Daniel Quentin Steele, Author of “When We Were Married”

What is your book about?

“When We Were Married” is a four-volume novel about four little words that destroy a marriage, two lives and a family. Those four words have a ripple effect on the lives of thousands through the courthouse, the cops and criminals in Northeast Florida and eventually will impact the lives on people in three continents.

The First Volume, the 220,00 word – 800 page – “The Long Fall” is the story of an obsessed and obsessive prosecutor in a North Florida county who has the major responsibility for putting bad people behind bars and keeping them there. It is the story of an average looking guy that loves a beautiful woman who is WAY out of his league and what happens when their marriage explodes, crashes and burns. It is the story of a beautiful woman who attracts men without effort and finally decides she’s had enough of an absentee husband when there’s a world of men out there that want her. And finds out it’s not as easy as it looks to walk out on 20 years with a man who would walk through fire for you.

It is thus a story of modern marriage and A MODERN marriage, a story of divorce and mid-life crisis and rebirth, the criminal justice system from the inside without political niceties and correctness, a story of cops and prosecutors and defenders and criminals. It’s a story about sex and obsession and neglect and betrayal and emotional and sexual affairs.

WWWM is an adult love story, meaning adult in several senses. One sense is that it features adult language, which is what you think it is. The people in the novel – lawyers, professors, cops, criminals – talk the way people really talk in their private offices, in corridors and in bedrooms., literally. They use the ‘f’ word a lot and the words that people actually use for sex and male and female genitalia. They also think about and work toward and have sex a lot.

In another sense, it’s a story about love after childbirth and boredom and jobs and responsibilities and 20 years of mind numbing routine and child rearing. It’s the ‘rest of the story’ after ‘ they lived happily ever after.’ Call it ‘grown up love’.

It is not a series of four books, but one book broken into four volumes because it will eventually total at between 750,000 and a million words and that’s a load for one novel. The second volume already published is “Second Acts.” The third I’m currently writing is “The Wind Is Rising,” and the final volume will be “Nobody Gets Out Alive.”

**DATASET**
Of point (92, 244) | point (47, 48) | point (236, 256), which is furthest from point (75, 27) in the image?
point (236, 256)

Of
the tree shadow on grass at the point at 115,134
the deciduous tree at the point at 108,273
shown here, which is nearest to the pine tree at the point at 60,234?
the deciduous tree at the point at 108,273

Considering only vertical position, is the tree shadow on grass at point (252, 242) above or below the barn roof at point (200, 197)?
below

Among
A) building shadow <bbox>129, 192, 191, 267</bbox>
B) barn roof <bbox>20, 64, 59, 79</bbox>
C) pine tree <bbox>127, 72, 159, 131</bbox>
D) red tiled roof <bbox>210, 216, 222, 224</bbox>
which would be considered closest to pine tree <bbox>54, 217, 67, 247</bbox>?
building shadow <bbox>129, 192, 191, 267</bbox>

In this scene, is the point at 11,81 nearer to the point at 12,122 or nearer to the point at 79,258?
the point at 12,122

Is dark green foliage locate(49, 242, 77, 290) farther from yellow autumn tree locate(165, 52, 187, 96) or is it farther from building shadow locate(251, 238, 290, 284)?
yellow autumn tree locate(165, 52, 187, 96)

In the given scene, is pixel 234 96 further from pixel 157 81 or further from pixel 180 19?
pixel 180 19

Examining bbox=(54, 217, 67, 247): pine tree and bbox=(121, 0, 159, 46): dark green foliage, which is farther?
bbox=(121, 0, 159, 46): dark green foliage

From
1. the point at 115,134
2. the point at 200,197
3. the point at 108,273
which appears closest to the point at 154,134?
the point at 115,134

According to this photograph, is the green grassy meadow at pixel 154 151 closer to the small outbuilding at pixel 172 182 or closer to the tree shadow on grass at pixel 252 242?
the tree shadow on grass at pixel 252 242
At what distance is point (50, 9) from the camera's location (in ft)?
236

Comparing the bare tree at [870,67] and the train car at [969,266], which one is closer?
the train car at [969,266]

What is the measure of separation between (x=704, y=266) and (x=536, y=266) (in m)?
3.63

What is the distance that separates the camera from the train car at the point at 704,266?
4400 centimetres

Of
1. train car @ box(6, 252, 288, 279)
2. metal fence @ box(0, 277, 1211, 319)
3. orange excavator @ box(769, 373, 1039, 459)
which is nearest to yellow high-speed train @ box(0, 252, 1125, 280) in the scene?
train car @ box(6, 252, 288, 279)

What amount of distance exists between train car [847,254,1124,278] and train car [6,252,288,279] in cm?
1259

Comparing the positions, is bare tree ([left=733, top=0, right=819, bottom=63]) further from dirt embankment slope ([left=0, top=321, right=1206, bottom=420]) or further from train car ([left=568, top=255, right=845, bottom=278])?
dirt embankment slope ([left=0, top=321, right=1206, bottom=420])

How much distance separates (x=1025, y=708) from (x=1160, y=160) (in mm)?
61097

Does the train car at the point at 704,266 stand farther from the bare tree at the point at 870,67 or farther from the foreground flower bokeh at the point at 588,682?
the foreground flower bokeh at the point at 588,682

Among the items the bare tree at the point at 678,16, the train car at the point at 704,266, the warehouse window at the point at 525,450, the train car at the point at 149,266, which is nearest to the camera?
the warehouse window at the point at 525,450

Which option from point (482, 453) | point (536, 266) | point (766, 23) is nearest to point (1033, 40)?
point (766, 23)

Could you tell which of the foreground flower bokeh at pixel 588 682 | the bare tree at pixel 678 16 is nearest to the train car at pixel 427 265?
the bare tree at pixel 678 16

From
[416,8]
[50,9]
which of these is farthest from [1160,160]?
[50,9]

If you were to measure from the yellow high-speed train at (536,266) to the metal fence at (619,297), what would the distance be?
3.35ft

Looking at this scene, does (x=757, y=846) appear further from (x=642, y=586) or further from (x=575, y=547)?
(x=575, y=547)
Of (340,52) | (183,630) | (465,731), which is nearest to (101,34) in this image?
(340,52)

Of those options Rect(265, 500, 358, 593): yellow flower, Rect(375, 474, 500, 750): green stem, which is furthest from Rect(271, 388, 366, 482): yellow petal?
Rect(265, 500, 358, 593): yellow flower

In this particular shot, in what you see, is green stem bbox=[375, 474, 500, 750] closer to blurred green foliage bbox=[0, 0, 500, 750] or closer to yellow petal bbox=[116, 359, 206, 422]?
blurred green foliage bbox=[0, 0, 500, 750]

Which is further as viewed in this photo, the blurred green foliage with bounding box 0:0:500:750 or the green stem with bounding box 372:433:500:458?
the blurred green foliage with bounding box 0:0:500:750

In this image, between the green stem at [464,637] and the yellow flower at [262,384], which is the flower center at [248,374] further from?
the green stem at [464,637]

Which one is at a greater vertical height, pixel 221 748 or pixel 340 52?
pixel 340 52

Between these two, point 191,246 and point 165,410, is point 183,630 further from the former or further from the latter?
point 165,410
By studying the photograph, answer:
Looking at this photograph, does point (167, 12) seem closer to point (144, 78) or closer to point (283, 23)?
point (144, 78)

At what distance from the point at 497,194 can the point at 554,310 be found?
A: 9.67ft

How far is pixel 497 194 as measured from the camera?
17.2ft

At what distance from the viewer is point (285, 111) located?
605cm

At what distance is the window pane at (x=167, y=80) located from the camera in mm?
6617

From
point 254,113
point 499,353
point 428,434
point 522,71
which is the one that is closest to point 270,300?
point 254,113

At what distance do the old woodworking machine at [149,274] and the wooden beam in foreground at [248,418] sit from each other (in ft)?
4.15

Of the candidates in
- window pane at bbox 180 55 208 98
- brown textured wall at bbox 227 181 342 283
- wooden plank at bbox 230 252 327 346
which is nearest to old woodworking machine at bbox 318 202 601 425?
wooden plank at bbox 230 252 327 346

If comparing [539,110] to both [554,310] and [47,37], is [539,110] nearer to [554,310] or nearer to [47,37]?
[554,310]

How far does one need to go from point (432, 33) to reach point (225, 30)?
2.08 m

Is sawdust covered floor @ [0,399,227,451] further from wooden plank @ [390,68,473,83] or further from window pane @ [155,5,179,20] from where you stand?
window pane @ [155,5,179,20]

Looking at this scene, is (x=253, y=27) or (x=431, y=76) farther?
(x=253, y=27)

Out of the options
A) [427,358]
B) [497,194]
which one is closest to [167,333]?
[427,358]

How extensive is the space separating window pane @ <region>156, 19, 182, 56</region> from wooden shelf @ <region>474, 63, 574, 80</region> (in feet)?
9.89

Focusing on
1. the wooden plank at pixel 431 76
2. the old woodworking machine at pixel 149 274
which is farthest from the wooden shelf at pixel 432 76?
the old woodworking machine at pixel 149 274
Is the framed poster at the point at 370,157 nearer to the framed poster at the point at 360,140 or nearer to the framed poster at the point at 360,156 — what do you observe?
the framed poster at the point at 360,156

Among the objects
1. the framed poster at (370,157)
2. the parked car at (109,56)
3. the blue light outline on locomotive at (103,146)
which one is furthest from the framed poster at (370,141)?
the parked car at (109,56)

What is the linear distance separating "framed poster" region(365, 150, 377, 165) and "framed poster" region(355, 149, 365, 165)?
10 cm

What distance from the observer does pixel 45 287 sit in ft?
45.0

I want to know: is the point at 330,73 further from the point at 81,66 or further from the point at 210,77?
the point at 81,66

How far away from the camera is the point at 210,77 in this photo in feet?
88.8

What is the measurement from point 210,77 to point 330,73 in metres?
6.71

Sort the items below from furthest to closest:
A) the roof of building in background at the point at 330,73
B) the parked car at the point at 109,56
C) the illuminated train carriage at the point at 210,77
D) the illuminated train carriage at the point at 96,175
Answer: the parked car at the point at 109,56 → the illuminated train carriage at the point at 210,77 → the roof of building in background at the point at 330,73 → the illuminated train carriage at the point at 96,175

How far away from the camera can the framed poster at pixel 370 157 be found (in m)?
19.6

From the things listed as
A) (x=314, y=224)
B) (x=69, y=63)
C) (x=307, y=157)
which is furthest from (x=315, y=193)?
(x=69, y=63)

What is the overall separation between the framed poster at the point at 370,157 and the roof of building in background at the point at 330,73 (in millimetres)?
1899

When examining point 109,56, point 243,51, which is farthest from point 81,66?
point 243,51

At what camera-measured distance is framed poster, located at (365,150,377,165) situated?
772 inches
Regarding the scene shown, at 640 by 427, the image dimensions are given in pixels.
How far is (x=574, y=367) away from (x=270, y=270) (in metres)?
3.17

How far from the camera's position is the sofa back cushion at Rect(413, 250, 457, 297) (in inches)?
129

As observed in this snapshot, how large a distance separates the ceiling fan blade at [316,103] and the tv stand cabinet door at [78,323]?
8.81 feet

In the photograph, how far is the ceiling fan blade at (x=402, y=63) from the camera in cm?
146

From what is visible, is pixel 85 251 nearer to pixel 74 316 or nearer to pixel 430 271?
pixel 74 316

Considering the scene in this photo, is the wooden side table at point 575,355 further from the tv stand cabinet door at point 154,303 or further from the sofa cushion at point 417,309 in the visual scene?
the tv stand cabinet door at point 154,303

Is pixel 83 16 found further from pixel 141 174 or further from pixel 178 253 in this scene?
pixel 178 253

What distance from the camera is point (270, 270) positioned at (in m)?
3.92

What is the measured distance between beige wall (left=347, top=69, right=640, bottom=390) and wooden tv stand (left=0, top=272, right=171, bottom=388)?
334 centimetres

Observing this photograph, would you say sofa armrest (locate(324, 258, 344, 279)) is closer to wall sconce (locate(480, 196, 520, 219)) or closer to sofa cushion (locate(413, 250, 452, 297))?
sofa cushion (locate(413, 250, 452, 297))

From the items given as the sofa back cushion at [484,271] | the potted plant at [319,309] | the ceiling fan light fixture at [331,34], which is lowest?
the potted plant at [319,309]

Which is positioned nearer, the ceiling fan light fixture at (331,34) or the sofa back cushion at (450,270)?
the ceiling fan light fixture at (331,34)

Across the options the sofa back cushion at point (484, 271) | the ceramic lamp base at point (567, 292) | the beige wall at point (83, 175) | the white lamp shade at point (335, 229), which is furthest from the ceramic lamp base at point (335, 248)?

**AIM OF THE EXERCISE**
Copy out the entire author interview about "When We Were Married," word for word. Nothing here makes use of the lines.

**OUTPUT OF THE TASK**
Daniel Quentin Steele, Author of “When We Were Married”

What is your book about?

“When We Were Married” is a four-volume novel about four little words that destroy a marriage, two lives and a family. Those four words have a ripple effect on the lives of thousands through the courthouse, the cops and criminals in Northeast Florida and eventually will impact the lives on people in three continents.

The First Volume, the 220,00 word – 800 page – “The Long Fall” is the story of an obsessed and obsessive prosecutor in a North Florida county who has the major responsibility for putting bad people behind bars and keeping them there. It is the story of an average looking guy that loves a beautiful woman who is WAY out of his league and what happens when their marriage explodes, crashes and burns. It is the story of a beautiful woman who attracts men without effort and finally decides she’s had enough of an absentee husband when there’s a world of men out there that want her. And finds out it’s not as easy as it looks to walk out on 20 years with a man who would walk through fire for you.

It is thus a story of modern marriage and A MODERN marriage, a story of divorce and mid-life crisis and rebirth, the criminal justice system from the inside without political niceties and correctness, a story of cops and prosecutors and defenders and criminals. It’s a story about sex and obsession and neglect and betrayal and emotional and sexual affairs.

WWWM is an adult love story, meaning adult in several senses. One sense is that it features adult language, which is what you think it is. The people in the novel – lawyers, professors, cops, criminals – talk the way people really talk in their private offices, in corridors and in bedrooms., literally. They use the ‘f’ word a lot and the words that people actually use for sex and male and female genitalia. They also think about and work toward and have sex a lot.

In another sense, it’s a story about love after childbirth and boredom and jobs and responsibilities and 20 years of mind numbing routine and child rearing. It’s the ‘rest of the story’ after ‘ they lived happily ever after.’ Call it ‘grown up love’.

It is not a series of four books, but one book broken into four volumes because it will eventually total at between 750,000 and a million words and that’s a load for one novel. The second volume already published is “Second Acts.” The third I’m currently writing is “The Wind Is Rising,” and the final volume will be “Nobody Gets Out Alive.”